By Dow Jones
The yen rose against the dollar and euro, bouncing back from Thursday's disappointing Japanese economic-growth revision, after Chinese economic data raised investors' concerns that interest rates would rise.
China's February consumer-price index accelerated from the year-earlier month, to a greater-than-expected pace of 2.7%. Fixed-asset investment, bank lending and industrial-production data also beat most expectations.
The data initially weighed on higher-yielding, riskier currencies, "with the market speculating about the prospect of further Chinese tightening," said Sue Trinh, senior currency strategist at the Royal Bank of Canada.
Japan's low-yielding yen "was the biggest beneficiary in that environment," she said in e-mailed comments.
The greenback weakened against its Japanese counterpart, falling to 90.35 yen from 90.55 yen in late North American trading Wednesday. The euro slipped 0.1% to 123.30 yen.
Earlier Thursday, the yen came under pressure after the Japanese government revised fourth-quarter gross-domestic-product growth down Thursday, due to slightly weaker corporate capital expenditures and private inventories. The government also tweaked down a gauge measuring prices to show record-deep deflation.

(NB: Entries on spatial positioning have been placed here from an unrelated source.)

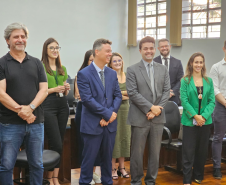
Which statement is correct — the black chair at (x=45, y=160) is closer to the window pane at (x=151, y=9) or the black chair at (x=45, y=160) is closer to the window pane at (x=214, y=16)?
the window pane at (x=214, y=16)

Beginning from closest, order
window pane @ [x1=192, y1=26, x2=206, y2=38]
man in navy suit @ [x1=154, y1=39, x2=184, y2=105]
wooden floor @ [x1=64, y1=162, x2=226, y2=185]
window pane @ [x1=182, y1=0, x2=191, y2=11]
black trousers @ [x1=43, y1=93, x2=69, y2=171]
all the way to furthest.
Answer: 1. black trousers @ [x1=43, y1=93, x2=69, y2=171]
2. wooden floor @ [x1=64, y1=162, x2=226, y2=185]
3. man in navy suit @ [x1=154, y1=39, x2=184, y2=105]
4. window pane @ [x1=192, y1=26, x2=206, y2=38]
5. window pane @ [x1=182, y1=0, x2=191, y2=11]

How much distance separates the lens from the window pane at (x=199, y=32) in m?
9.10

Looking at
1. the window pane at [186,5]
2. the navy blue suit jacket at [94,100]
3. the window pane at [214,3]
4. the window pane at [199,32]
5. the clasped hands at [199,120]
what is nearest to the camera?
the navy blue suit jacket at [94,100]

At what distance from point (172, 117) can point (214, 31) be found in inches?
216

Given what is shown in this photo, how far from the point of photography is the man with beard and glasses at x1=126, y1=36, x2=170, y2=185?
3.37 m

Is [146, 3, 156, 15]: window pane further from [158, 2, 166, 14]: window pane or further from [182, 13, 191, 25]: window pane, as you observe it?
[182, 13, 191, 25]: window pane

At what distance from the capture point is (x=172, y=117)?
4105 mm

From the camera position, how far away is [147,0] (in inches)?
422

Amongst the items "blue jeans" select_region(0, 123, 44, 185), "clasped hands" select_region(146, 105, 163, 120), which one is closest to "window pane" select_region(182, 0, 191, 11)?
"clasped hands" select_region(146, 105, 163, 120)

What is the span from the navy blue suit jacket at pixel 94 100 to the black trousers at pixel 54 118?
343 millimetres

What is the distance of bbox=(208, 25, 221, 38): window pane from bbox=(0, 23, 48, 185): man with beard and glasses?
710cm

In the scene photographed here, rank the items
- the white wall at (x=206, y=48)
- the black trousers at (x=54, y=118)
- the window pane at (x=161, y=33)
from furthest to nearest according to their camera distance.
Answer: the window pane at (x=161, y=33) < the white wall at (x=206, y=48) < the black trousers at (x=54, y=118)

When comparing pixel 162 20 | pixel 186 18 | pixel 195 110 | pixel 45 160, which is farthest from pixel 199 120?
pixel 162 20

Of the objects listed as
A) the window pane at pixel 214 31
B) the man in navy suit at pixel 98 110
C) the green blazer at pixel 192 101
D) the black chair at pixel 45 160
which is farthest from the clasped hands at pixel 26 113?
the window pane at pixel 214 31
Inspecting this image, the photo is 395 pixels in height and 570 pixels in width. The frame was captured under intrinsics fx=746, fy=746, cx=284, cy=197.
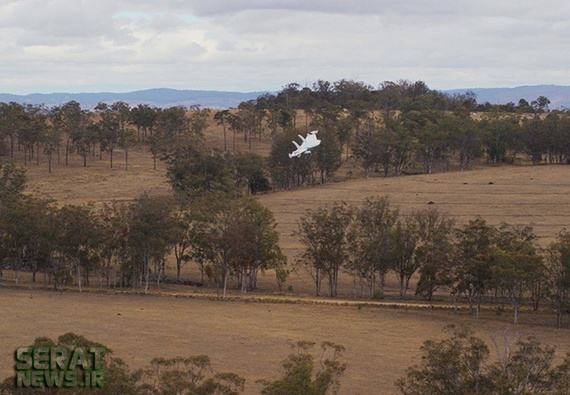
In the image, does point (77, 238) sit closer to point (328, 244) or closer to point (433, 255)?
point (328, 244)

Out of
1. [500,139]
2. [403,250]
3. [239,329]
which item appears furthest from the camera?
[500,139]

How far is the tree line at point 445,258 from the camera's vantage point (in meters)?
44.1

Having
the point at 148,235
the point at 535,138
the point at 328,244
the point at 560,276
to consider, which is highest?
the point at 535,138

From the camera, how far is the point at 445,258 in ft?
162

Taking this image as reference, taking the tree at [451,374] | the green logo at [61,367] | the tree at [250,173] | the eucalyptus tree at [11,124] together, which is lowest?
the tree at [451,374]

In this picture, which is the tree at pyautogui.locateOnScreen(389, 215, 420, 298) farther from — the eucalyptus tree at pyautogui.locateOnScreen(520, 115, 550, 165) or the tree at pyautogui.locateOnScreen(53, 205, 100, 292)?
the eucalyptus tree at pyautogui.locateOnScreen(520, 115, 550, 165)

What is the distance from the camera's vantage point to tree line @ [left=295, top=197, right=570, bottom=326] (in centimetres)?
4409

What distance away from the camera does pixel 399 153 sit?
355 feet

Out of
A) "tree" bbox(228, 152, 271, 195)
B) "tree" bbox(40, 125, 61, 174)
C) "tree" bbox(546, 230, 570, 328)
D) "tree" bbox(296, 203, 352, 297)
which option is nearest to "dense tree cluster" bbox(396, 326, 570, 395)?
"tree" bbox(546, 230, 570, 328)

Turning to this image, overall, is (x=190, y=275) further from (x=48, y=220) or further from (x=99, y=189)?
(x=99, y=189)

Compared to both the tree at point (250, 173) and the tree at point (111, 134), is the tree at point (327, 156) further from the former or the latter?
the tree at point (111, 134)

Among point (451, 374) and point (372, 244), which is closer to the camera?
point (451, 374)

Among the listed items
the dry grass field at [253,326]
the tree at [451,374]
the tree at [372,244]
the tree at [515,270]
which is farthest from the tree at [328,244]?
the tree at [451,374]

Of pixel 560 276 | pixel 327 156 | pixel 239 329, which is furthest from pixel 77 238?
pixel 327 156
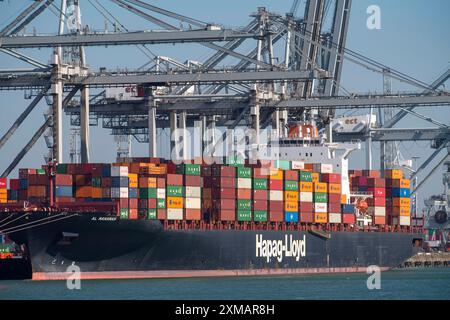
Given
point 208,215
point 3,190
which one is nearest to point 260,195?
point 208,215

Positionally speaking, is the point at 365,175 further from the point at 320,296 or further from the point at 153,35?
the point at 320,296

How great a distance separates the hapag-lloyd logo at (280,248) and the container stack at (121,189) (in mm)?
8708

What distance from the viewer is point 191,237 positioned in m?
57.2

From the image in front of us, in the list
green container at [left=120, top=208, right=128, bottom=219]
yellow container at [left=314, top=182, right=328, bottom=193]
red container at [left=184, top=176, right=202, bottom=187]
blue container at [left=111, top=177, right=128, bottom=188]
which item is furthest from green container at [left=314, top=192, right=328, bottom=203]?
blue container at [left=111, top=177, right=128, bottom=188]

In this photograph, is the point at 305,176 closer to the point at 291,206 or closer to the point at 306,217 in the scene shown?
the point at 291,206

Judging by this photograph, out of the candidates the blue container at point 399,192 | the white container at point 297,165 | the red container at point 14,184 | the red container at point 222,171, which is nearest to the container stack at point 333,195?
the white container at point 297,165

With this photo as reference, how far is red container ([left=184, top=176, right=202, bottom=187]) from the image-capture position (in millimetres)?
56719

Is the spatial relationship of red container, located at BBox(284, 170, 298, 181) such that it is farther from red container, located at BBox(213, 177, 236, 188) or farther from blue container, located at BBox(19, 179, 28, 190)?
blue container, located at BBox(19, 179, 28, 190)

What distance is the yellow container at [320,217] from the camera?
212ft

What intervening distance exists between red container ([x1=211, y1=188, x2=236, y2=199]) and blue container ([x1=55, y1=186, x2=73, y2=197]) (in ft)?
24.2

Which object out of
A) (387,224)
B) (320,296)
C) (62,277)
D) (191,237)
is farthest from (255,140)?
(320,296)

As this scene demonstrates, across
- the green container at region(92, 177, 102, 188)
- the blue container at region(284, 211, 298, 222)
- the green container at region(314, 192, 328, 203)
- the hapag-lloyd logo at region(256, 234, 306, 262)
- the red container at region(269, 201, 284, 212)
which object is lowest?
the hapag-lloyd logo at region(256, 234, 306, 262)

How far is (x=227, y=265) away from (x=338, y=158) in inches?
503

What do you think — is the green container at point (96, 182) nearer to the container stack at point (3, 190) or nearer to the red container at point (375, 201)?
the container stack at point (3, 190)
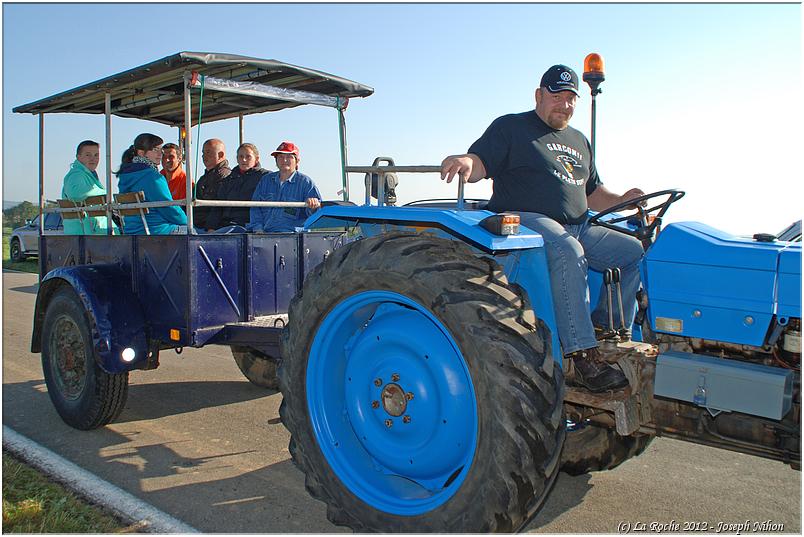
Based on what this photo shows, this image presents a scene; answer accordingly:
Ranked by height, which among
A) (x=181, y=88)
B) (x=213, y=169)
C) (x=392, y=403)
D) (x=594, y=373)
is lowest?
(x=392, y=403)

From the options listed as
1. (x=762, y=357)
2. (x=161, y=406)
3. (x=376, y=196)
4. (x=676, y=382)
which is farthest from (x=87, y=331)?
(x=762, y=357)

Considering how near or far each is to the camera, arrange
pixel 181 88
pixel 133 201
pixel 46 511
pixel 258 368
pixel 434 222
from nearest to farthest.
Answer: pixel 434 222 → pixel 46 511 → pixel 133 201 → pixel 181 88 → pixel 258 368

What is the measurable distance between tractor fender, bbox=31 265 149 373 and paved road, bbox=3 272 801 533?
0.57 m

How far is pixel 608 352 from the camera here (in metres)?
3.14

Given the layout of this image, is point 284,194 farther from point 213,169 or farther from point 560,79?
point 560,79

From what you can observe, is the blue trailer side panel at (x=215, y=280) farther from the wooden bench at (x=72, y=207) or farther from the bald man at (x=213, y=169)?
the bald man at (x=213, y=169)

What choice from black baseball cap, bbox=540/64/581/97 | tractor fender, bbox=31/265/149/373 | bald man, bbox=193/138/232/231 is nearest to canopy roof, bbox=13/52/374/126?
bald man, bbox=193/138/232/231

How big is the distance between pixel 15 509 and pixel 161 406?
1.94 metres

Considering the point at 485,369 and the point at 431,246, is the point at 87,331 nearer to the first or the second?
the point at 431,246

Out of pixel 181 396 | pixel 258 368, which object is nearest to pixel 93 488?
pixel 181 396

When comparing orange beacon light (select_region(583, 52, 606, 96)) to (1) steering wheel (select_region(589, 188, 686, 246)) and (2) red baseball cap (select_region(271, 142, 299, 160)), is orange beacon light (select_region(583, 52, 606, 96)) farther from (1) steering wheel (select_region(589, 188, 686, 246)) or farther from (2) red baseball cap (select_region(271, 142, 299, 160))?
(2) red baseball cap (select_region(271, 142, 299, 160))

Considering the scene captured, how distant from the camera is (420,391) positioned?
116 inches

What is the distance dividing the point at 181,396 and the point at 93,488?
190cm

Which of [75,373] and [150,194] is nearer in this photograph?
[75,373]
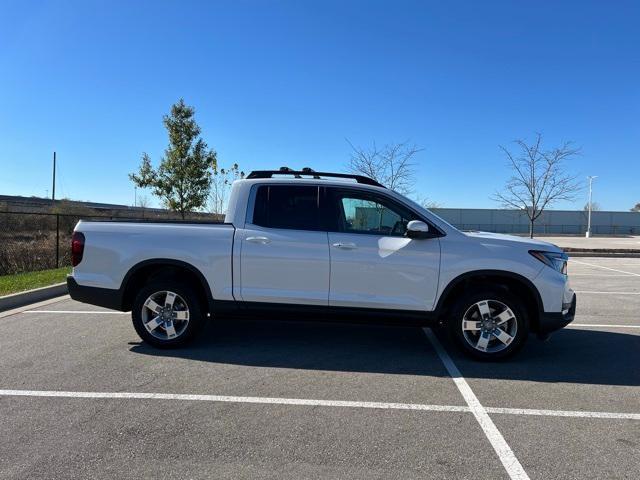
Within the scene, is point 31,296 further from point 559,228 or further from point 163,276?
point 559,228

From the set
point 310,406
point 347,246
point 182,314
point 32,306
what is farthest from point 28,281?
point 310,406

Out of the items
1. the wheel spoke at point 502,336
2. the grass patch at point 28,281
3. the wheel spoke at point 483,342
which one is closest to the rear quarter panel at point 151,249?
the wheel spoke at point 483,342

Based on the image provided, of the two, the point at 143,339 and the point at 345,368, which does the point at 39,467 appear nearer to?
the point at 143,339

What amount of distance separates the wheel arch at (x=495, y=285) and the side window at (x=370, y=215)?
81 centimetres

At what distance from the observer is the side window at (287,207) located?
5.37 meters

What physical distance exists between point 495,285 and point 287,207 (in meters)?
2.44

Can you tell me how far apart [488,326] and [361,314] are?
1367 mm

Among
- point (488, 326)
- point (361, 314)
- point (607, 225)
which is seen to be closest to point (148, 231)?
point (361, 314)

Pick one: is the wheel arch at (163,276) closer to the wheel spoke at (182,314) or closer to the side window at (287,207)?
the wheel spoke at (182,314)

The dollar index (DXY), which measures the U.S. unit against a trade-weighted basket of six major currencies, traded at 80.441, down from 80.484 late Wednesday.
The euro traded at $1.3647, compared with $1.3649 late Wednesday, and the British pound rose to $1.4978 from $1.4964
On Wednesday, the dollar fell versus the euro, reversing an earlier gain on stronger-than-expected manufacturing data in France and Italy.